What, a visitor asked Mr. Hathaway, is poetry? "Poetry is a highly concentrated imaginative expression with words. You have both sound and sense in poetry."

Mr. Hathaway's work is highly musical. He sometimes writes in traditional forms - recent poems include a series of sonnets - but he is equally comfortable with free verse.

"I used to sit listening to rock-and-roll on a Buffalo radio station with a book of Robert Graves poems in front of me and try to teach myself how to write formal poetry. That was essentially my early training. I read somewhere that John Keats learned how to write by slavishly imitating Edmund Spenser. So I read Spenser and did the same."

Mr. Hathaway was "not a terrific student," he said. "I did well enough in English classes, but I essentially taught myself how to write poetry."

He has mastered technique over 35 years of writing poetry - and uses complex forms such as the villanelle with apparent ease, although he emphasizes that, for him, poetry is hard work rather than a matter of being handed inspiration.

Simple And Elegant

"I work line by line," he said, and he is very much aware of the "internal structure" of a poem. "Lately I feel like I've been writing in the manner of John Donne - there's a lot going on inside the poem, technically."

For the reader, however dense a Hathaway poem may seem, it also reads simply and elegantly. This is one of the hallmarks of his work.

Mr. Hathaway started teaching when he was 25 years old. "I didn't know anything," he said. Although he was formally educated, he also considers himself something of an autodidact.

Fell Into A Habit

"I like what Robert Frost says in his essay 'The Figure a Poem Makes.' In a way, he's speaking for all poets.
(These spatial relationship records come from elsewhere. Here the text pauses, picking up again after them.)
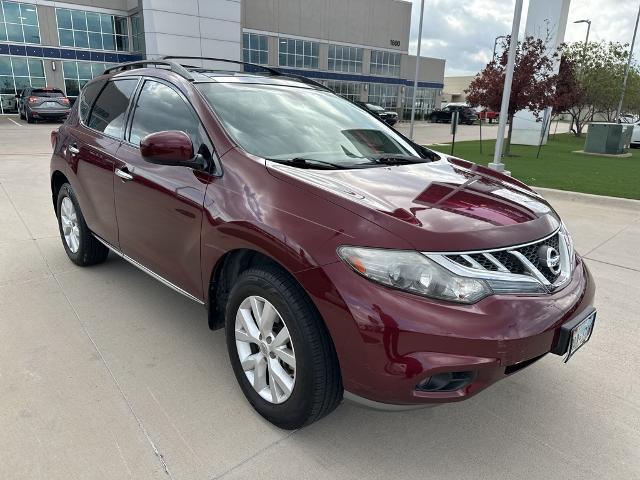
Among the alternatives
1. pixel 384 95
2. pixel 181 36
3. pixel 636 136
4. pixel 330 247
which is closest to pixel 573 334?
pixel 330 247

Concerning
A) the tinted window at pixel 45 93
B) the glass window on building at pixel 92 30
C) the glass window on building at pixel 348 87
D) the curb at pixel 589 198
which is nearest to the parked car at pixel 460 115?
the glass window on building at pixel 348 87

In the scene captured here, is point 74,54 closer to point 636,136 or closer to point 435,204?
point 636,136

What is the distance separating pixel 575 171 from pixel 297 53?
3409 cm

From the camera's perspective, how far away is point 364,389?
2.00 meters

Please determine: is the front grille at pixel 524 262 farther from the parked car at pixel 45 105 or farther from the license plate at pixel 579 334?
the parked car at pixel 45 105

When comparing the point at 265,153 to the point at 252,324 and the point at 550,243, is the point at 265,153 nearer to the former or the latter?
the point at 252,324

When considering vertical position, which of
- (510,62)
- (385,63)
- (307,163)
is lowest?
(307,163)

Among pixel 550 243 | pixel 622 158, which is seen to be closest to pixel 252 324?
pixel 550 243

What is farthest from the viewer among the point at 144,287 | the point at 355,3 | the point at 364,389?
the point at 355,3

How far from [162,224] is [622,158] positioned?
53.8 feet

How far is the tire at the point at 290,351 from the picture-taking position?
208 cm

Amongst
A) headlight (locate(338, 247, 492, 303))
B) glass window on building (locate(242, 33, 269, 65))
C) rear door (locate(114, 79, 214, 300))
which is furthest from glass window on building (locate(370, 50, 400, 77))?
headlight (locate(338, 247, 492, 303))

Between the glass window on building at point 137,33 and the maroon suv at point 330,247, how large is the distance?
1304 inches

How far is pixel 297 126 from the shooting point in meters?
3.02
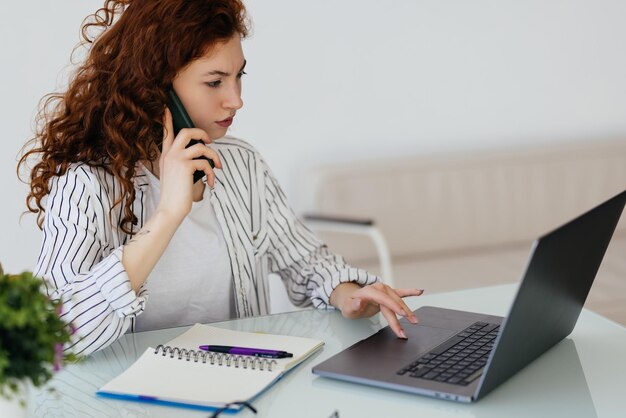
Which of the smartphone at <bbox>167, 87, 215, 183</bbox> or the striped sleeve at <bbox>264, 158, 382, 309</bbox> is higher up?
the smartphone at <bbox>167, 87, 215, 183</bbox>

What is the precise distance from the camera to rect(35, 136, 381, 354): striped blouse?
152 centimetres

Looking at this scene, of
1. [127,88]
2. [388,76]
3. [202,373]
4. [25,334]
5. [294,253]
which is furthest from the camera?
[388,76]

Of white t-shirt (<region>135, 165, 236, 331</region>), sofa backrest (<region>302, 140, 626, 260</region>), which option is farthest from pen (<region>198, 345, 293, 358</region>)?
sofa backrest (<region>302, 140, 626, 260</region>)

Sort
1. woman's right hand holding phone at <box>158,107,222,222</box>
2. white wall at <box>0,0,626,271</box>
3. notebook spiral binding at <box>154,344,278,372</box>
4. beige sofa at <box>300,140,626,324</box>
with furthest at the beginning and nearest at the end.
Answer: beige sofa at <box>300,140,626,324</box>
white wall at <box>0,0,626,271</box>
woman's right hand holding phone at <box>158,107,222,222</box>
notebook spiral binding at <box>154,344,278,372</box>

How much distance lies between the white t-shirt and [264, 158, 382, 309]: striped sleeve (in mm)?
138

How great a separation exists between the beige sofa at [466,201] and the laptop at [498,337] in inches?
67.7

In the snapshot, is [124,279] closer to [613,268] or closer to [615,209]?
[615,209]

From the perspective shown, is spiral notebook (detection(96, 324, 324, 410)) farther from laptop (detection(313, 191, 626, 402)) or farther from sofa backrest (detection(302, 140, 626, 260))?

He compares the way poets learn things to the way scholars learn things. The poet goes out in the field and wanders around, and burrs stick to him. And that's right on the money. When I read that, I felt very reassured. I used to just feel like a disorganized person."

But Frost made him understand that he was, in fact, doing what all poets do, that experience in the world is as important as what one can learn in an academic setting.

When between teaching appointments, Mr. Hathaway has spent time in all sorts of jobs, including stretches spent in hotels and restaurants. About poetry as a kind of vocation, he said, "I didn't feel a spiritual call to it but I certainly felt that I very quickly fell into a habit, and I've never gotten out of it. I've never felt like getting out of it."

Taking A Stance

"In a funny way, the greatest threat to it has been the exigencies of being a college professor," he said. But he enjoys teaching, and is in the middle of a career that has seen him, during 13 years as a professor at Louisiana State University, create one of the better graduate creative writing programs in the country.

He left Louisiana to teach at Cornell at a time when his father, who was living in Ithaca, was dying from emphysema. Later, he taught at Union College while his wife practiced law in upstate New York. Mr. Hathaway, who is divorced, has three grown children.

About the poems in his latest volume, "Churlsgrace," he said "These are public poems. They take a stance. I see myself as something of a churl. At this point I see myself as something of a pessimist. I don't think," he said, referring to the world in general, "that this is all going to end well. But I do not in any way see myself as being cynical. There's a distinction there."